Accessibility statement

Customer Service Excellence award for Library, IT and Archives

Posted on 1 July 2014

The Information Directorate - Library, IT and Archives - has recently been accredited with the Customer Services Excellence (CSE) award.

The Information Directorate (which emcompasses the Borthwick Institute along with the University Library and IT Services) is the first department in the University to be awarded Customer Services Excellence - and one of the first converged services (ie Library and IT Services) in Higher Education to receive it. 

“The Information Directorate is a highly customer focused service delivered by staff who are professional, polite and helpful. It is a department which is forward thinking and proactive and considers the needs of all customers actively working to enhance services for those not currently engaged.”
Laura Dean, CSE Assessor.

Customer Service Excellence is a government backed industry standard that assesses whether services are efficient, effective, excellent, equitable and empowering – with the users always and everywhere at the heart of service provision. As a practical tool for driving customer-focused change it offers an external, and independent, accreditation which looks in detail at those areas that matter to customers when it comes to services - aspects such as delivery, timeliness, information, professionalism and staff attitude. The standard also places an emphasis on developing customer insight, understanding the user’s experience and robust measurement of service satisfaction. Achievement of the standard gives us formal recognition and a badge of quality, aiding promotion of the University overall as it can be used in our literature to attract and re-assure potential students about the quality of the service they will receive.
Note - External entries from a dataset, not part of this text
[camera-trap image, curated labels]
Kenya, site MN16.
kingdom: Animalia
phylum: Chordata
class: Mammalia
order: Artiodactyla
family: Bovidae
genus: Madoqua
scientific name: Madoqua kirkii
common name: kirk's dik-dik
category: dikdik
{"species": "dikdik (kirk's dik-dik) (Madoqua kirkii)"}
The accreditation itself was the culmination of many months of hard work - we’ve always aimed to offer excellent service, but working towards CSE gave us an opportunity to look closely at our services, processes and culture, and to make improvements to them where necessary. It was an opportunity for staff from across the three sections of the Directorate to meet, work together and share good practice.

Our approach to the accreditation process was to gather a team of CSE Champions from across the Directorate, and examine each of the criteria to identify how we met - or failed to meet - it. We had a core team who managed overall progress, and undertook the not insignificant task of preparing the documentation for submission and for the assessment visit itself - this work was led by Morag Lehrle, a Project Manager dedicated to this project, and by Jackie Knowles, Head of Customer Services. It was vital that we had buy in at all levels of the organisation.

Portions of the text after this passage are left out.